**Task data**.
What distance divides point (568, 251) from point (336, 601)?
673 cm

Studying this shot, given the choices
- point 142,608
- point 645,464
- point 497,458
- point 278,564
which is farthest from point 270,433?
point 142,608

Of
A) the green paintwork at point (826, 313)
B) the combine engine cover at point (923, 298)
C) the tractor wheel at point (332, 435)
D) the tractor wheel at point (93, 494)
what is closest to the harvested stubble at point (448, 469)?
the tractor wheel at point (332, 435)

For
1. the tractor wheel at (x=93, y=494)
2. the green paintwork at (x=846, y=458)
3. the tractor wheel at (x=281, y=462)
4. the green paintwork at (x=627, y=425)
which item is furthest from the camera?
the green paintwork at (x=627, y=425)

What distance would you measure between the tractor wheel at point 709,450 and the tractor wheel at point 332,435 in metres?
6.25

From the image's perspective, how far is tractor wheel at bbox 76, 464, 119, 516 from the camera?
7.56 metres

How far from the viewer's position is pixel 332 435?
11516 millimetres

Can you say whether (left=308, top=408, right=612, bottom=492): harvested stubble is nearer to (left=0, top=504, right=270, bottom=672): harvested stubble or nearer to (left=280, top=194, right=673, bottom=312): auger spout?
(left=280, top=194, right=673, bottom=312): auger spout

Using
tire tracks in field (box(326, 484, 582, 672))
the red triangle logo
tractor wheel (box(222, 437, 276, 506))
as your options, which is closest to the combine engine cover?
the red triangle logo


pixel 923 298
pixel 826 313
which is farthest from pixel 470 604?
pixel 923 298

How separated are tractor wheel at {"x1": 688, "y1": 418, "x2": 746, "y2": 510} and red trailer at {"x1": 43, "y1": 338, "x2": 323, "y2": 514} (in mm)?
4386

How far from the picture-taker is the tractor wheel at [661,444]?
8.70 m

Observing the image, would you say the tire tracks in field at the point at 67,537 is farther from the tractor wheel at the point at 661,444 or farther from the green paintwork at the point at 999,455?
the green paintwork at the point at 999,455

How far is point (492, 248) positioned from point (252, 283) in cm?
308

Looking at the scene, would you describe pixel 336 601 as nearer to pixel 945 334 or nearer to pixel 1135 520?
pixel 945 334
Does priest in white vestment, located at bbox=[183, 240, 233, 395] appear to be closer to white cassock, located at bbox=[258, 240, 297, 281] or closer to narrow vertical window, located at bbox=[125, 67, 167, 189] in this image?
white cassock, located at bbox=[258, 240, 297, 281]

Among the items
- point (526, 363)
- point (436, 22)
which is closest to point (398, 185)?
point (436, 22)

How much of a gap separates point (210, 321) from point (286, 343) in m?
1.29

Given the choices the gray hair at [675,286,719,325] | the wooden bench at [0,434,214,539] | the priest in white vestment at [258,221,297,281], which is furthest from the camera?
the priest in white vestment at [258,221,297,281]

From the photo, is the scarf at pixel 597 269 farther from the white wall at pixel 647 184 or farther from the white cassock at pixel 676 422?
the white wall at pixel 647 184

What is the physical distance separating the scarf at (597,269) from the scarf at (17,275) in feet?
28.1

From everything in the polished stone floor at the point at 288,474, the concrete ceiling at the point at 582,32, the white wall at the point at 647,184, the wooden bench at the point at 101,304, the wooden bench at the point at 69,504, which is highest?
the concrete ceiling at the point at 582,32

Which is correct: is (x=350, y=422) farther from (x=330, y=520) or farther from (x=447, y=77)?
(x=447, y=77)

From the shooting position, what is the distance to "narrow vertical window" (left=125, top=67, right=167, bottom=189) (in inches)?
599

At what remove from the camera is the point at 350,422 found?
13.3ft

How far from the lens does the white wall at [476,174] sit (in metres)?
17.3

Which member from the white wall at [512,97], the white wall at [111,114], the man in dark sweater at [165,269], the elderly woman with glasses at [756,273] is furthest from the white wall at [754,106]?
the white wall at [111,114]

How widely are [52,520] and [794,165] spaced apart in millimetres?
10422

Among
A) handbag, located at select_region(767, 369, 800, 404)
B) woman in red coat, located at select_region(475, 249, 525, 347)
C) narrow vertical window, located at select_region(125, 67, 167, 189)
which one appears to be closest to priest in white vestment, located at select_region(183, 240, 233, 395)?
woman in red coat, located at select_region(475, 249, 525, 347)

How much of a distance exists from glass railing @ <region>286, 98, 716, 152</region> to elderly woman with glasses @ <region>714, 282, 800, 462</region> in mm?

**The problem**. Restate each entry exactly, skipping none.

**Finished exercise**.
What distance divides point (568, 251) from point (336, 601)?
673 cm

Studying this shot, given the choices
- point 142,608
- point 645,464
- point 497,458
- point 278,564
which is farthest from point 270,433?
point 142,608

Of
A) the green paintwork at point (826, 313)
B) the combine engine cover at point (923, 298)
C) the tractor wheel at point (332, 435)
D) the tractor wheel at point (93, 494)
what is closest to the harvested stubble at point (448, 469)?
the tractor wheel at point (332, 435)

For
1. the tractor wheel at (x=93, y=494)
2. the green paintwork at (x=846, y=458)
3. the tractor wheel at (x=281, y=462)
4. the green paintwork at (x=627, y=425)
which item is furthest from the camera?
the green paintwork at (x=627, y=425)

What distance would you measure between the tractor wheel at point 709,450 and the tractor wheel at point 332,435 in metres?
6.25

From the image's perspective, how far is tractor wheel at bbox 76, 464, 119, 516 from the camera?
7.56 metres

How far from the viewer's position is pixel 332 435?
11516 millimetres

Can you say whether (left=308, top=408, right=612, bottom=492): harvested stubble is nearer to (left=0, top=504, right=270, bottom=672): harvested stubble or nearer to (left=280, top=194, right=673, bottom=312): auger spout?
(left=280, top=194, right=673, bottom=312): auger spout

Using
tire tracks in field (box(326, 484, 582, 672))
the red triangle logo
tractor wheel (box(222, 437, 276, 506))
as your options, which is closest to the combine engine cover?
the red triangle logo


pixel 923 298
pixel 826 313
which is farthest from pixel 470 604?
pixel 923 298

How separated are tractor wheel at {"x1": 688, "y1": 418, "x2": 746, "y2": 510} and red trailer at {"x1": 43, "y1": 338, "x2": 323, "y2": 514} (in mm)?
4386

How far from the picture-taker is the tractor wheel at [661,444]?
8.70 m

Observing the image, would you say the tire tracks in field at the point at 67,537 is farther from the tractor wheel at the point at 661,444 or farther from the green paintwork at the point at 999,455?
the green paintwork at the point at 999,455

How far is point (492, 248) positioned from point (252, 283) in cm?
308

Looking at the scene, would you describe pixel 336 601 as nearer to pixel 945 334 or nearer to pixel 1135 520?
pixel 945 334
Does priest in white vestment, located at bbox=[183, 240, 233, 395] appear to be closer to white cassock, located at bbox=[258, 240, 297, 281] or closer to narrow vertical window, located at bbox=[125, 67, 167, 189] in this image?
white cassock, located at bbox=[258, 240, 297, 281]

Among the items
- point (526, 363)
- point (436, 22)
which is closest to point (398, 185)?
point (436, 22)

How much of a gap separates point (210, 321) from point (286, 343) in m?
1.29

Given the choices the gray hair at [675,286,719,325] | the wooden bench at [0,434,214,539] | the priest in white vestment at [258,221,297,281], which is furthest from the camera?
the priest in white vestment at [258,221,297,281]

From the photo, is the scarf at pixel 597 269 farther from the white wall at pixel 647 184 or farther from the white cassock at pixel 676 422?
the white wall at pixel 647 184

What is the physical distance separating the scarf at (597,269) from the scarf at (17,275) in feet?
28.1

From everything in the polished stone floor at the point at 288,474, the concrete ceiling at the point at 582,32, the white wall at the point at 647,184, the wooden bench at the point at 101,304, the wooden bench at the point at 69,504, which is highest?
the concrete ceiling at the point at 582,32

Which is correct: is (x=350, y=422) farther from (x=330, y=520) or farther from (x=447, y=77)?
(x=447, y=77)

From the shooting position, what is the distance to "narrow vertical window" (left=125, top=67, right=167, bottom=189) (in inches)?
599

At what remove from the camera is the point at 350,422 found?
13.3ft

How far from the lens does the white wall at [476,174] sit (in metres)?
17.3

Which member from the white wall at [512,97], the white wall at [111,114], the man in dark sweater at [165,269], the elderly woman with glasses at [756,273] is furthest from the white wall at [754,106]?
the white wall at [111,114]

How widely are [52,520] and [794,165] spaced apart in millimetres?
10422

Among
A) handbag, located at select_region(767, 369, 800, 404)
B) woman in red coat, located at select_region(475, 249, 525, 347)
C) narrow vertical window, located at select_region(125, 67, 167, 189)
which one appears to be closest to priest in white vestment, located at select_region(183, 240, 233, 395)?
woman in red coat, located at select_region(475, 249, 525, 347)

How much of a distance exists from glass railing @ <region>286, 98, 716, 152</region> to elderly woman with glasses @ <region>714, 282, 800, 462</region> in mm?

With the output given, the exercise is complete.